:: Extrait fourni ::

163. La Cour n'a donc pas pour tâche de se prononcer par principe sur la recevabilité de certaines sortes d'éléments de preuve - par exemple des preuves obtenues de manière illégale au regard du droit interne. Il lui faut examiner si la procédure, y compris le mode d'obtention des preuves, fut équitable dans son ensemble, ce qui implique l'examen de l'illégalité en question et, dans le cas où se trouve en cause la violation d'un autre droit protégé par la Convention, la nature de cette violation [']".

:::

Objectif -
Répondez, s'il vous plaît, à ces questions sur l'extrait ci-dessus :
1. Sur quoi la Cour n'a-t-elle pas pour tâche de se prononcer par principe ?
2. Quel exemple de preuves l'extrait donne-t-il ?
3. Qu'est-ce que la Cour doit examiner ?
Le matériel qui suit est indépendant de l'extrait.

:: Données extraites ::

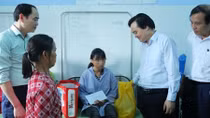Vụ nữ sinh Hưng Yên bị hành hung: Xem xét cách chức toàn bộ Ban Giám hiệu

:::

Réponse -
1. Sur la recevabilité de certaines sortes d'éléments de preuve.
2. Des preuves obtenues de manière illégale au regard du droit interne.
3. Si la procédure, y compris le mode d'obtention des preuves, fut équitable dans son ensemble.